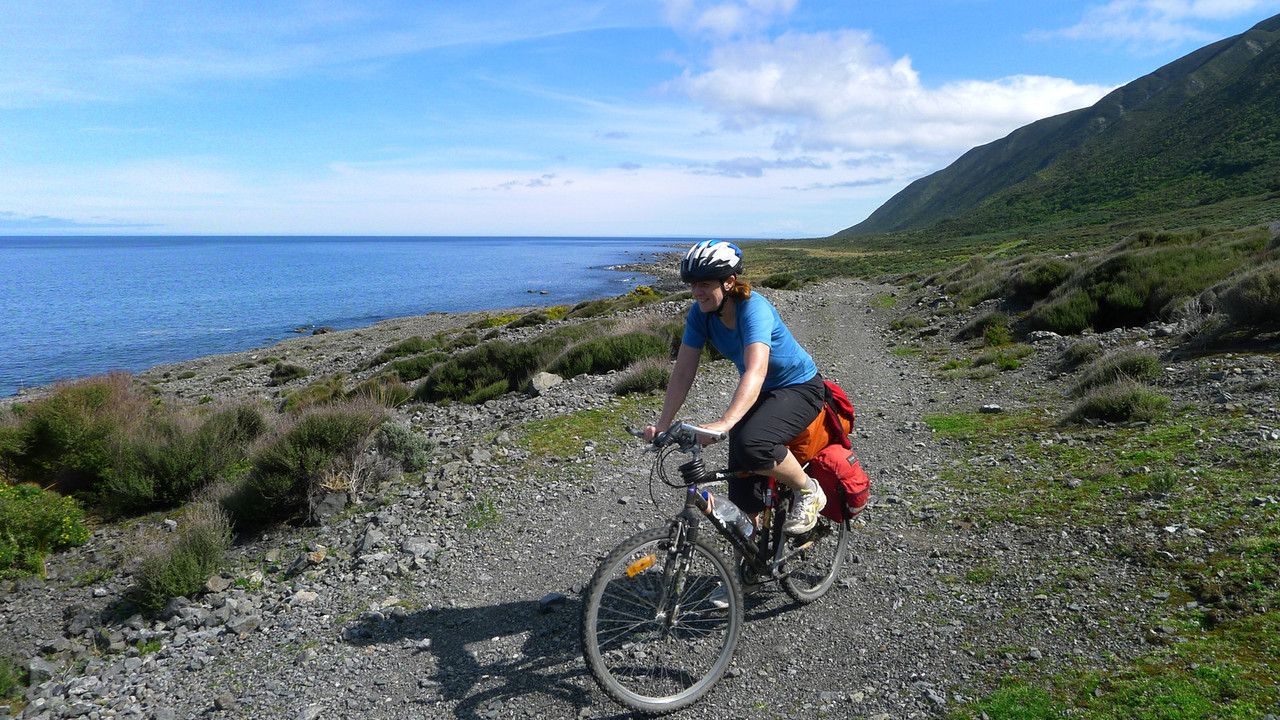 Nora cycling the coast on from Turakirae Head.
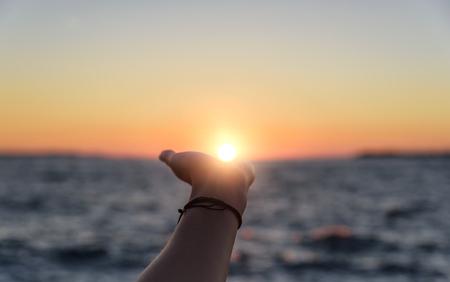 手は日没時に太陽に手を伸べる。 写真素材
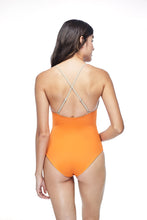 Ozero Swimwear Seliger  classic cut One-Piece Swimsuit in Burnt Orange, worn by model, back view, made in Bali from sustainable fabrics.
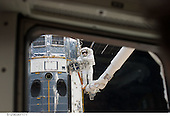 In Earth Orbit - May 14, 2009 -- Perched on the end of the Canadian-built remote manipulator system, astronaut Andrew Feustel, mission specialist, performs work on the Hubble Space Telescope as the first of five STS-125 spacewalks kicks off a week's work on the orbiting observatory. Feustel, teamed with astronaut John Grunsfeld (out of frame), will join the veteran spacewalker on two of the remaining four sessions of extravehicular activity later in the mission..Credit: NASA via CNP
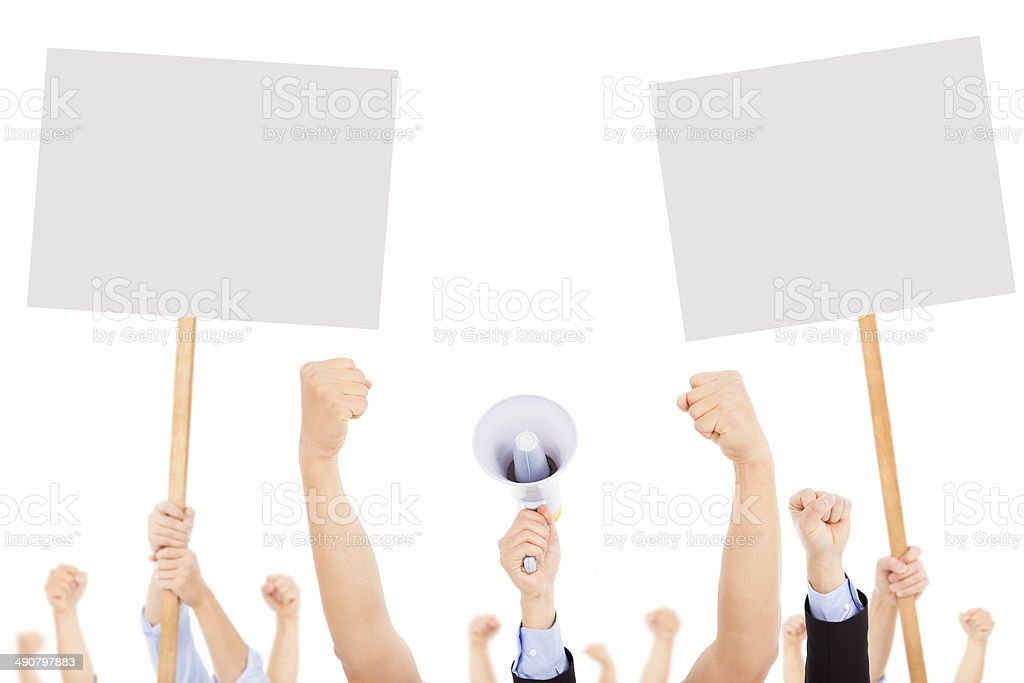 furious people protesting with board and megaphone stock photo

**Directions for this task**
Verbatim repeat, images removed: give each entry again exactly as it reads.

**Response area**
 Nora cycling the coast on from Turakirae Head.
 手は日没時に太陽に手を伸べる。 写真素材
 Ozero Swimwear Seliger  classic cut One-Piece Swimsuit in Burnt Orange, worn by model, back view, made in Bali from sustainable fabrics.
 In Earth Orbit - May 14, 2009 -- Perched on the end of the Canadian-built remote manipulator system, astronaut Andrew Feustel, mission specialist, performs work on the Hubble Space Telescope as the first of five STS-125 spacewalks kicks off a week's work on the orbiting observatory. Feustel, teamed with astronaut John Grunsfeld (out of frame), will join the veteran spacewalker on two of the remaining four sessions of extravehicular activity later in the mission..Credit: NASA via CNP
 furious people protesting with board and megaphone stock photo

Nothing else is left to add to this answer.